Rows from a data source
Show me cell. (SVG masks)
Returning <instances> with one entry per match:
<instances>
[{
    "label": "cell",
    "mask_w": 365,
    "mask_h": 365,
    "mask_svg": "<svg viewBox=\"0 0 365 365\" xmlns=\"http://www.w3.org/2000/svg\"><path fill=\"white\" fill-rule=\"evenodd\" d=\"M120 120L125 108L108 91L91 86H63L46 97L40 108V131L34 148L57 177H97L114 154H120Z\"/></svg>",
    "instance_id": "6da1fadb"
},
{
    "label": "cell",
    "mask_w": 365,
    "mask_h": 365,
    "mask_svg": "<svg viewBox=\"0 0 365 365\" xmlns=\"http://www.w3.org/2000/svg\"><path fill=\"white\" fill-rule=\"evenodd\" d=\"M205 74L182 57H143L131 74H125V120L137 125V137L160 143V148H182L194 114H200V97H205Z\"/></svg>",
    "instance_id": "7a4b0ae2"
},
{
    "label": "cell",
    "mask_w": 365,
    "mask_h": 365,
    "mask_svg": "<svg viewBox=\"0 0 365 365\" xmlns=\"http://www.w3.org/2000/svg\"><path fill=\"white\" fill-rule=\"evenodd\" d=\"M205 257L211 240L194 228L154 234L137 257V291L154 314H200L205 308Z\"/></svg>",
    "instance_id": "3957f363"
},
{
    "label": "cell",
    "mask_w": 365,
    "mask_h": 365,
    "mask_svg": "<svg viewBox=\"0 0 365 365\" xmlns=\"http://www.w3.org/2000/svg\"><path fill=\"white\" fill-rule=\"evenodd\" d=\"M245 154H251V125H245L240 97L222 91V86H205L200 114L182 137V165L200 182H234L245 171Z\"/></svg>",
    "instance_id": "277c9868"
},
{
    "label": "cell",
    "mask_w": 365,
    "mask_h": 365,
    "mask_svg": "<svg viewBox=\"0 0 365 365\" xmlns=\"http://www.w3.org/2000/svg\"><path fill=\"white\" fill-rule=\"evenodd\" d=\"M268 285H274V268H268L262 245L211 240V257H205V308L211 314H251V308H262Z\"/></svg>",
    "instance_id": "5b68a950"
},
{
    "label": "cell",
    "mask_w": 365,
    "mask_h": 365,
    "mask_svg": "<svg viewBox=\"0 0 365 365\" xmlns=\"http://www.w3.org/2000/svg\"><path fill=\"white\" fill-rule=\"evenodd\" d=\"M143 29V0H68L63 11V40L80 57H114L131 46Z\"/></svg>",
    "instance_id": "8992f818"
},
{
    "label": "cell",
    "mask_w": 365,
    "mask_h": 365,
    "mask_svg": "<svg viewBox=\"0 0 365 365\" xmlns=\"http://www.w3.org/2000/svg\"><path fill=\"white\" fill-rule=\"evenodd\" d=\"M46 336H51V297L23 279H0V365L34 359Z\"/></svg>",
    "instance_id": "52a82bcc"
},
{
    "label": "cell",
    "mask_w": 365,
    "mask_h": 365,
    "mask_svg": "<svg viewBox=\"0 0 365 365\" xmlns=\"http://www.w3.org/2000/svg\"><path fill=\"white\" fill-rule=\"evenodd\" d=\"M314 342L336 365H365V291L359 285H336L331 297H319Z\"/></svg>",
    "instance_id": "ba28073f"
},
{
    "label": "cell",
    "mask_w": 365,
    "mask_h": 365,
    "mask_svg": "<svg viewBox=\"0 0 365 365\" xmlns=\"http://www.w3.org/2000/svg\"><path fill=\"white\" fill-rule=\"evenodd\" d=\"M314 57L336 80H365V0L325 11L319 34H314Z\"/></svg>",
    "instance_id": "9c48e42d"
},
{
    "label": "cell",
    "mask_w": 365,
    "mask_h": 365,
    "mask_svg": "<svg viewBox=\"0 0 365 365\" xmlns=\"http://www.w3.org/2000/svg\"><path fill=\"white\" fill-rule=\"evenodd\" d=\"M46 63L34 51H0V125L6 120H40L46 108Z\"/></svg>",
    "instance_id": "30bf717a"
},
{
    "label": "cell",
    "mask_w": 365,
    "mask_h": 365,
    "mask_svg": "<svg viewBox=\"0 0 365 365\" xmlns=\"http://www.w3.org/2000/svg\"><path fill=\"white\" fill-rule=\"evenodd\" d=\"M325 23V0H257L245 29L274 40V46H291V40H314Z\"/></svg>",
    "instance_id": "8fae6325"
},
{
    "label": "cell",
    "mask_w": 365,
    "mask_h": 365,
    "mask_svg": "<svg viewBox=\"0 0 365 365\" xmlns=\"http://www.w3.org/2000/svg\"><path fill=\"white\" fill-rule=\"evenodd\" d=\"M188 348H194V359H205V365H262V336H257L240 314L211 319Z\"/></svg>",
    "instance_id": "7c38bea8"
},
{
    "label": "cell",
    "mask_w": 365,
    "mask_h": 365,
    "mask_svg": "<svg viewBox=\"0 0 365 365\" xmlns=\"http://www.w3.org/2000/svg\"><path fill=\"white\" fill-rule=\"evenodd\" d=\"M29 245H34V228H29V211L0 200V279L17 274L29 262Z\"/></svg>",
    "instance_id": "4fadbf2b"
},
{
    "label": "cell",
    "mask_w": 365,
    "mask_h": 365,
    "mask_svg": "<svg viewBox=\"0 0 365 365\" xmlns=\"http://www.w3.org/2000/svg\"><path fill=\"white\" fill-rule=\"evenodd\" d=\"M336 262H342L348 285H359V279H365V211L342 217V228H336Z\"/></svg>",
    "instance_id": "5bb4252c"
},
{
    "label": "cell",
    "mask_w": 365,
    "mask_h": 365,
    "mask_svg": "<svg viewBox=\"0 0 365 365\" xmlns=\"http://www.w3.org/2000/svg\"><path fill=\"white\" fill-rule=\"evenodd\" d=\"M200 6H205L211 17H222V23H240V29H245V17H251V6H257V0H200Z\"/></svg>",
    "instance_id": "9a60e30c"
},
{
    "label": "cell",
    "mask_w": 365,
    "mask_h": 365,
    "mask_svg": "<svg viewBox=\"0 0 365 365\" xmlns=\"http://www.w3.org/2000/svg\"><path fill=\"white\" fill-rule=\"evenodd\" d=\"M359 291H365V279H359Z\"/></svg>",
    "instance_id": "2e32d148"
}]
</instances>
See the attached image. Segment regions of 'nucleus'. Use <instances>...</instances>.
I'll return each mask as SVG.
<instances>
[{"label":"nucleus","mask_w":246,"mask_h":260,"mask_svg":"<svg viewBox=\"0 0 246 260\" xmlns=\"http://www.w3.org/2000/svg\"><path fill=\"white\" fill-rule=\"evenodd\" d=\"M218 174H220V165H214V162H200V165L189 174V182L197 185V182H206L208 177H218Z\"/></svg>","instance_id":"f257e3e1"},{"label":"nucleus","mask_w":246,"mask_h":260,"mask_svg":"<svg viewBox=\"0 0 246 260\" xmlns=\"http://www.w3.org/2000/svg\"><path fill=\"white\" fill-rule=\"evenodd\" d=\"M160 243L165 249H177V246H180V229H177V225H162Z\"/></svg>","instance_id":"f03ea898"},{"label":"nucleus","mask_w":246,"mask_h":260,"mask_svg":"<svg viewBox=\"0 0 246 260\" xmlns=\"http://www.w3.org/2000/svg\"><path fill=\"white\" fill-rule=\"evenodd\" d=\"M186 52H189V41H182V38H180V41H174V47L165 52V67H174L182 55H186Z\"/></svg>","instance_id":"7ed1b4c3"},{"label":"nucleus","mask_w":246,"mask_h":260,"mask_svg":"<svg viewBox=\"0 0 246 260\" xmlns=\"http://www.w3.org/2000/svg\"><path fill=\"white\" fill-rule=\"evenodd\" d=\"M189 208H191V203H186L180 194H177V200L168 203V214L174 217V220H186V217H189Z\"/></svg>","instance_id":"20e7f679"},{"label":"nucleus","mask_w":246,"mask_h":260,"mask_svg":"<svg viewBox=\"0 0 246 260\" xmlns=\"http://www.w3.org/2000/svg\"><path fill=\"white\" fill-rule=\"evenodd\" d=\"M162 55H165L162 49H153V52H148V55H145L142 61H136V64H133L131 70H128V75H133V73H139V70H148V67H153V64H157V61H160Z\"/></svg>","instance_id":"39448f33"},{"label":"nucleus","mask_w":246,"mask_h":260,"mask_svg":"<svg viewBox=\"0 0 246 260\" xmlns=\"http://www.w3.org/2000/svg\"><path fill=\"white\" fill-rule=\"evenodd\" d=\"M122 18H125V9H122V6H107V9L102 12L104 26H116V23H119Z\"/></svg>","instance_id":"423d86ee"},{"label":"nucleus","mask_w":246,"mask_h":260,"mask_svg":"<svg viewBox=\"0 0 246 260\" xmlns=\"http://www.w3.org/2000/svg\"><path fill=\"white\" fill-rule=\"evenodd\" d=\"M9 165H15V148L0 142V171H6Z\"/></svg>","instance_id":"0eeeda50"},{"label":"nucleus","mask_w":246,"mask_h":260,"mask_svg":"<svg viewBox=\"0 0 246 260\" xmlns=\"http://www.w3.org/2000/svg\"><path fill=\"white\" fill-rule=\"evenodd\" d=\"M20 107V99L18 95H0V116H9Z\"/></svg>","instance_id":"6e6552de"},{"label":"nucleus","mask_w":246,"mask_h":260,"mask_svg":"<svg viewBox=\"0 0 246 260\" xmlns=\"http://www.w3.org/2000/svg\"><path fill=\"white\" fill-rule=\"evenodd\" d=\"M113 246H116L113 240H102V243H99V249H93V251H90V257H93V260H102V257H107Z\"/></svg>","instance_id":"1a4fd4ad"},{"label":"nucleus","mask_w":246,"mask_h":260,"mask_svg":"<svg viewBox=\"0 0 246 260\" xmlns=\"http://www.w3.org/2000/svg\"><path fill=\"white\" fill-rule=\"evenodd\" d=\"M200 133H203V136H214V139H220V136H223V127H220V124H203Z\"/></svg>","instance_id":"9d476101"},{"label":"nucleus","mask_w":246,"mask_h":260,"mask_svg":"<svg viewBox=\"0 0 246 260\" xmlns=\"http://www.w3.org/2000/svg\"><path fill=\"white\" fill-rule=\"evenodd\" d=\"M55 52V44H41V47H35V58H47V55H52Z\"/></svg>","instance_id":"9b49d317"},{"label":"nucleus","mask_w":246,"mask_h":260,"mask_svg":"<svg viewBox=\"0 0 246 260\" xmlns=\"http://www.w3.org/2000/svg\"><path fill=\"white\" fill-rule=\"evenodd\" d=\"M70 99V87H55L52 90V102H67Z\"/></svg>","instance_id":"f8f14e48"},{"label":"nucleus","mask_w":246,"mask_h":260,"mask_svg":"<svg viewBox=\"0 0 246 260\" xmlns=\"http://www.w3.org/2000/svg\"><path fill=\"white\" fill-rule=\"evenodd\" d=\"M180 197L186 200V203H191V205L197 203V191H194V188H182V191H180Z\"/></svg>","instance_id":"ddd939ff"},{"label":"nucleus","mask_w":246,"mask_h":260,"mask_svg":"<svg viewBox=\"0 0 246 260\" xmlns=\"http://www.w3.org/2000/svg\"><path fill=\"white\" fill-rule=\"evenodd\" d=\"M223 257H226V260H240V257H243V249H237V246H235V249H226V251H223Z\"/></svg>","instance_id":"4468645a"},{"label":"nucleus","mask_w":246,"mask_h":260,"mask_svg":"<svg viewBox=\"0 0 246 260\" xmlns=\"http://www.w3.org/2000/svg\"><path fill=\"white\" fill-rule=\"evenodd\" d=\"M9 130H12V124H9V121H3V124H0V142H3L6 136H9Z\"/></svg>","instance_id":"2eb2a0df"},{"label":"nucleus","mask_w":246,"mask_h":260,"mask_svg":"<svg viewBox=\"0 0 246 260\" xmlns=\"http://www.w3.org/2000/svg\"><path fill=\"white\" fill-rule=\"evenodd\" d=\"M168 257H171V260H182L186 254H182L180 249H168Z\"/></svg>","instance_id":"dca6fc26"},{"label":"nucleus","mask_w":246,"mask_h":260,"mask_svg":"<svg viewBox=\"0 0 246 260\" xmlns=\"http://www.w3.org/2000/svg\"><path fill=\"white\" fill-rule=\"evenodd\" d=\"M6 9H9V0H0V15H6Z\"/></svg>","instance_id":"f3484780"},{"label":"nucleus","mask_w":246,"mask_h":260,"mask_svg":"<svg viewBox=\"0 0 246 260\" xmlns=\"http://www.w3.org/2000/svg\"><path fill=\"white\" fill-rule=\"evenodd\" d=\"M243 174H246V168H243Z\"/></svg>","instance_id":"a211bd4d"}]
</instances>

• TASK BRIEF: Switch "instance_id" to "region_id" in the rows from the start up to and including the line with "154H251V125H245L240 97L222 91V86H205L200". Give those lines again, with everything else left the same.

• TASK ANSWER:
Show me cell. (SVG masks)
Returning <instances> with one entry per match:
<instances>
[{
    "label": "cell",
    "mask_w": 365,
    "mask_h": 365,
    "mask_svg": "<svg viewBox=\"0 0 365 365\" xmlns=\"http://www.w3.org/2000/svg\"><path fill=\"white\" fill-rule=\"evenodd\" d=\"M120 120L125 108L108 91L91 86H63L46 97L40 108V131L34 148L57 177H97L114 154H120Z\"/></svg>",
    "region_id": "6da1fadb"
},
{
    "label": "cell",
    "mask_w": 365,
    "mask_h": 365,
    "mask_svg": "<svg viewBox=\"0 0 365 365\" xmlns=\"http://www.w3.org/2000/svg\"><path fill=\"white\" fill-rule=\"evenodd\" d=\"M205 74L182 57H143L131 74H125V120L137 125V137L160 143V148H182L194 114H200V97H205Z\"/></svg>",
    "region_id": "7a4b0ae2"
},
{
    "label": "cell",
    "mask_w": 365,
    "mask_h": 365,
    "mask_svg": "<svg viewBox=\"0 0 365 365\" xmlns=\"http://www.w3.org/2000/svg\"><path fill=\"white\" fill-rule=\"evenodd\" d=\"M205 257L211 240L194 228L154 234L137 257V291L154 314H200L205 308Z\"/></svg>",
    "region_id": "3957f363"
},
{
    "label": "cell",
    "mask_w": 365,
    "mask_h": 365,
    "mask_svg": "<svg viewBox=\"0 0 365 365\" xmlns=\"http://www.w3.org/2000/svg\"><path fill=\"white\" fill-rule=\"evenodd\" d=\"M245 154H251V125H245L240 97L222 91V86H205L200 114L182 137V165L200 182H234L245 171Z\"/></svg>",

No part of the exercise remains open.